Poderia ser mais uma novela de época, como tantas outras que já passaram pela telinha e marcaram a faixa das seis horas na grade de programação da Globo. Mas, não foi. 'Lado a lado', novela escrita por João Ximenes Braga e Claudia Lage, mostrou-se muito mais do que apenas um trecho da história do 'Brasil pretérito'. Mostrou-se um delicado enredo sobre um Brasil presente, cínico, incoerente. E perturbador.
Trama de forte apelo crítico (principalmente no que tange o preconceito racial e a desiguldade social), 'Lado a lado' foi irretocável em seus quesitos técnicos, com fotografia, figurino, direção de arte e trilha sonora (moderna e desgarrada do contexto cronológico) sempre emoldurando o desenrolar da história. Um primor visual e para os ouvidos.
Sob a batuta de Vinicius Coimbra (do núcleo de Dennis Carvalho), o folhetim teve uma direção sóbria, sem grandes arroubos criativos, mas adequada a um texto que merecia ser bastante valorizado. E foi. Não somente por seu diretor e assistentes, como também por seu elenco. Este, sim, o ponto mais forte de 'Lado a lado'.
Nos despedimos de um embate marcante entre duas mulheres. Uma vilã elitista vivida com maestria por Patrícia Pillar e uma mocinha determinada a quebrar preconceitos (sem 'coitadismos'), com o toque de charme e talento de Camila Pitanga. Constância e Isabel duelaram por toda a novela, carregando em si muitas questões ainda negligenciadas por nossos olhos. Em tempo: sem qualquer sopro de didatismo.

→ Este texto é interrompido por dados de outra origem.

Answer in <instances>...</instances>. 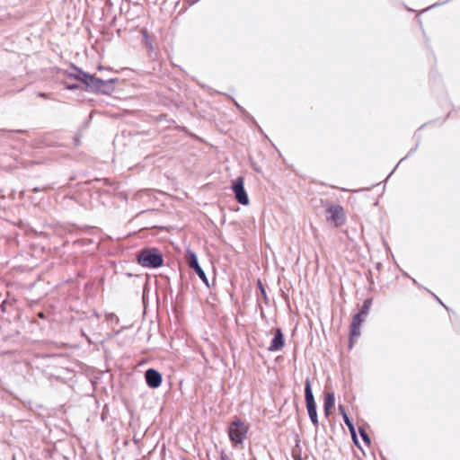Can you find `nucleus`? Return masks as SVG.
<instances>
[{
  "label": "nucleus",
  "mask_w": 460,
  "mask_h": 460,
  "mask_svg": "<svg viewBox=\"0 0 460 460\" xmlns=\"http://www.w3.org/2000/svg\"><path fill=\"white\" fill-rule=\"evenodd\" d=\"M137 262L146 268H158L163 265V255L155 248H149L141 251L137 256Z\"/></svg>",
  "instance_id": "nucleus-1"
},
{
  "label": "nucleus",
  "mask_w": 460,
  "mask_h": 460,
  "mask_svg": "<svg viewBox=\"0 0 460 460\" xmlns=\"http://www.w3.org/2000/svg\"><path fill=\"white\" fill-rule=\"evenodd\" d=\"M247 432L248 426L241 420H234L228 428L230 440L236 445L243 442Z\"/></svg>",
  "instance_id": "nucleus-2"
},
{
  "label": "nucleus",
  "mask_w": 460,
  "mask_h": 460,
  "mask_svg": "<svg viewBox=\"0 0 460 460\" xmlns=\"http://www.w3.org/2000/svg\"><path fill=\"white\" fill-rule=\"evenodd\" d=\"M305 402L306 408L308 411V415L310 420L314 423V426L318 425L317 412H316V405L314 402V395L311 389V383L309 379L305 380Z\"/></svg>",
  "instance_id": "nucleus-3"
},
{
  "label": "nucleus",
  "mask_w": 460,
  "mask_h": 460,
  "mask_svg": "<svg viewBox=\"0 0 460 460\" xmlns=\"http://www.w3.org/2000/svg\"><path fill=\"white\" fill-rule=\"evenodd\" d=\"M232 190L234 194L236 200L243 205L249 204V198L247 192L244 190V178L243 176L237 177L232 184Z\"/></svg>",
  "instance_id": "nucleus-4"
},
{
  "label": "nucleus",
  "mask_w": 460,
  "mask_h": 460,
  "mask_svg": "<svg viewBox=\"0 0 460 460\" xmlns=\"http://www.w3.org/2000/svg\"><path fill=\"white\" fill-rule=\"evenodd\" d=\"M346 215L344 208L339 205L330 206L327 209V220L332 222L334 226H340L344 224Z\"/></svg>",
  "instance_id": "nucleus-5"
},
{
  "label": "nucleus",
  "mask_w": 460,
  "mask_h": 460,
  "mask_svg": "<svg viewBox=\"0 0 460 460\" xmlns=\"http://www.w3.org/2000/svg\"><path fill=\"white\" fill-rule=\"evenodd\" d=\"M112 81H102L88 75V91L108 93L111 91Z\"/></svg>",
  "instance_id": "nucleus-6"
},
{
  "label": "nucleus",
  "mask_w": 460,
  "mask_h": 460,
  "mask_svg": "<svg viewBox=\"0 0 460 460\" xmlns=\"http://www.w3.org/2000/svg\"><path fill=\"white\" fill-rule=\"evenodd\" d=\"M186 261L190 268L194 270L197 275L200 278V279L206 284L208 285L207 276L201 267L198 262V258L195 252L190 250H188L186 252Z\"/></svg>",
  "instance_id": "nucleus-7"
},
{
  "label": "nucleus",
  "mask_w": 460,
  "mask_h": 460,
  "mask_svg": "<svg viewBox=\"0 0 460 460\" xmlns=\"http://www.w3.org/2000/svg\"><path fill=\"white\" fill-rule=\"evenodd\" d=\"M145 378L150 388H158L162 384L161 374L154 368H149L146 371Z\"/></svg>",
  "instance_id": "nucleus-8"
},
{
  "label": "nucleus",
  "mask_w": 460,
  "mask_h": 460,
  "mask_svg": "<svg viewBox=\"0 0 460 460\" xmlns=\"http://www.w3.org/2000/svg\"><path fill=\"white\" fill-rule=\"evenodd\" d=\"M285 341H284V335L279 328H277L275 330V336L273 340L270 342V347L268 349L270 351H278L280 350L284 347Z\"/></svg>",
  "instance_id": "nucleus-9"
},
{
  "label": "nucleus",
  "mask_w": 460,
  "mask_h": 460,
  "mask_svg": "<svg viewBox=\"0 0 460 460\" xmlns=\"http://www.w3.org/2000/svg\"><path fill=\"white\" fill-rule=\"evenodd\" d=\"M365 320V316L360 313L354 315L351 323L350 338H358L360 335V327Z\"/></svg>",
  "instance_id": "nucleus-10"
},
{
  "label": "nucleus",
  "mask_w": 460,
  "mask_h": 460,
  "mask_svg": "<svg viewBox=\"0 0 460 460\" xmlns=\"http://www.w3.org/2000/svg\"><path fill=\"white\" fill-rule=\"evenodd\" d=\"M335 403V396L333 393L328 392L325 394V400H324V411L325 414L328 415L331 409L334 406Z\"/></svg>",
  "instance_id": "nucleus-11"
},
{
  "label": "nucleus",
  "mask_w": 460,
  "mask_h": 460,
  "mask_svg": "<svg viewBox=\"0 0 460 460\" xmlns=\"http://www.w3.org/2000/svg\"><path fill=\"white\" fill-rule=\"evenodd\" d=\"M371 304H372V302H371V300H370V299L366 300V301L364 302V304H363V306H362V308H361V310H360V312H359V313H360L362 315H364L365 317L367 315V314H368V312H369V310H370Z\"/></svg>",
  "instance_id": "nucleus-12"
},
{
  "label": "nucleus",
  "mask_w": 460,
  "mask_h": 460,
  "mask_svg": "<svg viewBox=\"0 0 460 460\" xmlns=\"http://www.w3.org/2000/svg\"><path fill=\"white\" fill-rule=\"evenodd\" d=\"M343 420H344L345 424L348 426L352 437L355 438V429H354L352 422L349 419L347 413H343Z\"/></svg>",
  "instance_id": "nucleus-13"
},
{
  "label": "nucleus",
  "mask_w": 460,
  "mask_h": 460,
  "mask_svg": "<svg viewBox=\"0 0 460 460\" xmlns=\"http://www.w3.org/2000/svg\"><path fill=\"white\" fill-rule=\"evenodd\" d=\"M359 433H360V436H361V438H363V440H364L366 443L369 444V443H370V438H369V437L367 436V432H366L363 429H361V428H360V429H359Z\"/></svg>",
  "instance_id": "nucleus-14"
},
{
  "label": "nucleus",
  "mask_w": 460,
  "mask_h": 460,
  "mask_svg": "<svg viewBox=\"0 0 460 460\" xmlns=\"http://www.w3.org/2000/svg\"><path fill=\"white\" fill-rule=\"evenodd\" d=\"M259 285H260L261 291L262 295L264 296L265 295V290H264V288H263V287H262V285H261V283L260 281H259Z\"/></svg>",
  "instance_id": "nucleus-15"
},
{
  "label": "nucleus",
  "mask_w": 460,
  "mask_h": 460,
  "mask_svg": "<svg viewBox=\"0 0 460 460\" xmlns=\"http://www.w3.org/2000/svg\"><path fill=\"white\" fill-rule=\"evenodd\" d=\"M339 410H340V411H341L342 416H343V413H346L343 406L340 405Z\"/></svg>",
  "instance_id": "nucleus-16"
},
{
  "label": "nucleus",
  "mask_w": 460,
  "mask_h": 460,
  "mask_svg": "<svg viewBox=\"0 0 460 460\" xmlns=\"http://www.w3.org/2000/svg\"><path fill=\"white\" fill-rule=\"evenodd\" d=\"M339 410H340V411H341L342 416H343V413H346L343 406L340 405Z\"/></svg>",
  "instance_id": "nucleus-17"
},
{
  "label": "nucleus",
  "mask_w": 460,
  "mask_h": 460,
  "mask_svg": "<svg viewBox=\"0 0 460 460\" xmlns=\"http://www.w3.org/2000/svg\"><path fill=\"white\" fill-rule=\"evenodd\" d=\"M301 460V459H300Z\"/></svg>",
  "instance_id": "nucleus-18"
}]
</instances>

A crueldade do racismo, o surgimento das favelas do Rio de Janeiro, a força da capoeira como elemento cultural de resistência: estas e outras questões foram levadas à telinha contextualizando uma 'novela de época' que poderia ser apenas mais uma a desfilar serenatas sob janelas, espartilhos e nobres bengalas. Não, vimos uma novela cerebral. Teledramaturgia de primeira, mas racional. Mergulhando em um microcosmo romantizado de nossa história, mas sem qualquer esboço de alienação.
O grande mérito de 'Lado a lado' foi reunir um time afiadíssimo (destaque também para Marjorie Estiano, Lázaro Ramos, Caio Blat, Débora Duarte, Alessandra Negrini e Milton Gonçalves), abençoado com um texto enxuto que levou ao telespectador um passado relativamente distante com efeitos que ecoam no presente de todos os brasileiros.
João Ximenes Braga e Claudia Lage tiraram da zona de conforto o termo 'novela de época'. Estavam lá a mocinha, a vilã, os mocinhos e os coadjuvantes. Mas também estava nossa história, esta protagonista que, quando é bem contada, nos enche os olhos.
No entanto, a audiência da trama não reflete o alto nível qualitativo de 'Lado a lado': média final de 18 pontos no Ibope, a pior da história dentre as novelas do horário. 'Amor, eterno amor', sua antecessora, fechou sua trajetória com média final de 23 pontos. Mas, a esta altura dos acontecimentos, é fato: 'Lado a lado' será muito mais lembrada por sua elegância politizada e seu texto requintado do que por seu Ibope crítico. Ainda bem.